The Senate bill decentralizes the power of the GAB over ethics and elections into two commissions. Each of the commissions will be staffed by an equal number of partisans from each major party. Both commissions will also be more accountable to oversight by the legislature. The Legislature has also committed to continuing to clarify and reform Wisconsin’s campaign finance laws, as they have already done, in order to ensure that it will leave less gray area for dispute over the enforcement of those laws.

Unfortunately, the Senate, unlike the Assembly, included a provision to include a couple of retired judges, a la the GAB, on the Ethics Commission. This was a compromise included in the bill to placate a handful of squishy Republicans. I do not know why these Republicans have such a mystical faith in the druidical robes of retired judges, but they were not going to support reforming the GAB without them. More than likely, the inclusion of the retired judges was more for the purpose demonstrating the power of a frustrated wing of the Republican Senate caucus than any actual attempt at making the bill better for Wisconsinites.

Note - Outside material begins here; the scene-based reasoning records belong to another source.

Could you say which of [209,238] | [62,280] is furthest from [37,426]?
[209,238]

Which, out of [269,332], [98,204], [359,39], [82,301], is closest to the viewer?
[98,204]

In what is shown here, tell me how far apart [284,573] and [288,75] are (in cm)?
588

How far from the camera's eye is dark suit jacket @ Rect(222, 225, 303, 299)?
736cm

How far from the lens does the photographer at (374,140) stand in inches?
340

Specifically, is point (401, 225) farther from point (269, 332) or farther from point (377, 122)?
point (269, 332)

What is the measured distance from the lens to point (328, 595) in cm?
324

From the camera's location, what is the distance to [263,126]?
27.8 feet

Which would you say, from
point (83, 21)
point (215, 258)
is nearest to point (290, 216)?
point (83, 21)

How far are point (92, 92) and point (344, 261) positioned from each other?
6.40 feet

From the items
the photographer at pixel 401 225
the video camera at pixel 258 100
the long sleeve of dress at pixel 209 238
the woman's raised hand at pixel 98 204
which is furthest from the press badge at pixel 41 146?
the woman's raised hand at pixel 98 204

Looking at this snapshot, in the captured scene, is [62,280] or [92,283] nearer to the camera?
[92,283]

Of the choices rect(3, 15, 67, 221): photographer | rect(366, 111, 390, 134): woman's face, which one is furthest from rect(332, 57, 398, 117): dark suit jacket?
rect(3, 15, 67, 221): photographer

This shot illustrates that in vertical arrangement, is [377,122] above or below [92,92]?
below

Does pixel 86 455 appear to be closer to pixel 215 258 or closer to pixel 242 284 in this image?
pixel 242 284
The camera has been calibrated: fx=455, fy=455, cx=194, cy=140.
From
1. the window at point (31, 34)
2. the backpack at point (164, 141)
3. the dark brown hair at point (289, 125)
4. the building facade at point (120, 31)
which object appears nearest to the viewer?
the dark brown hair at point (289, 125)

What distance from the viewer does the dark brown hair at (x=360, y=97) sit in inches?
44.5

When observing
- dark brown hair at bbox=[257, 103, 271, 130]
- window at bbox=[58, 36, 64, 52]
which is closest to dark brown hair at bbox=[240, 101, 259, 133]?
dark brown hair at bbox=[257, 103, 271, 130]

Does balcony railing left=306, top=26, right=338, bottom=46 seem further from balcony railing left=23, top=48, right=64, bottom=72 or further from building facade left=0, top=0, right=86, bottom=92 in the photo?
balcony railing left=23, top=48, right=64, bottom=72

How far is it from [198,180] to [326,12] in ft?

Both Senate bills were slightly different than the versions passed last month by the Assembly, so the Assembly will reconvene next week to vote on the Senate version of the bills. Assuming that the Assembly passes the identical version, which it is widely expected to do, the bills are headed to Gov. Scott Walker’s desk, where the governor will hopefully use his veto pen to correct some of the illconceived concessions that found their way into the bill. In any case, Wisconsin is well on its way to a better political process.

}

0614, 10 November 2015

1 Comment

  1. John Foust

    “Bad people wielding too much power in too much secrecy”? Compare and contrast to the WisGOP efforts to gut the open records laws.

    “Donors will still have to disclose their occupation, but not their specific employer.” Explain why disclosing an occupation is important. Explain why it’s more important than employer. Why should donor names be disclosed at all? Wouldn’t anonymous donation deliver even more freedom?

    “The best defense against the ravages of tyranny is to accept the fallibility of mankind and build government structures on the foundation of competing interests.” Explain how government could compete with itself in order to prevent “the ravages of tyranny”, given that the first four definitions of “tyranny” (from Dictionary.com) are “arbitrary or unrestrained exercise of power; despotic abuse of authority. Synonyms: despotism, absolutism, dictatorship. 2. the government or rule of a tyrant or absolute ruler. 3. a state ruled by a tyrant or absolute ruler.
    4. oppressive or unjustly severe government on the part of any ruler.”

    If squishy Republicans have “mystical faith in the druidical robes of retired judges”, compare and contrast to the beliefs of the Founding Fathers regarding the role of a justice system.

    “If a donor refuses, there is nothing anyone can do about it.” Explain why the campaign assistant cannot simply refuse the donor’s check. Explain how Walker’s campaign might’ve recently jumped from ~2% non-compliance on this point to ~30% non-compliance.

    “The disclosure of employers has been used by activists to target businesses for retribution…” Give examples of businesses who have been targeted by activists because of the donations of their employees (as opposed to the business owners) and explain the forms of retribution that were tyrannically laid upon them. Compare and contrast to the usefulness of the recall petitions to the WisGOP, and list examples.

    “The employer does not have a right to tell an employee which candidates to support.” Explain how removing the employer disclosure improves the watchful eye of the public and the press, given that all an employer has to say to an employee is “I’d really like you to deliver this check under your name.”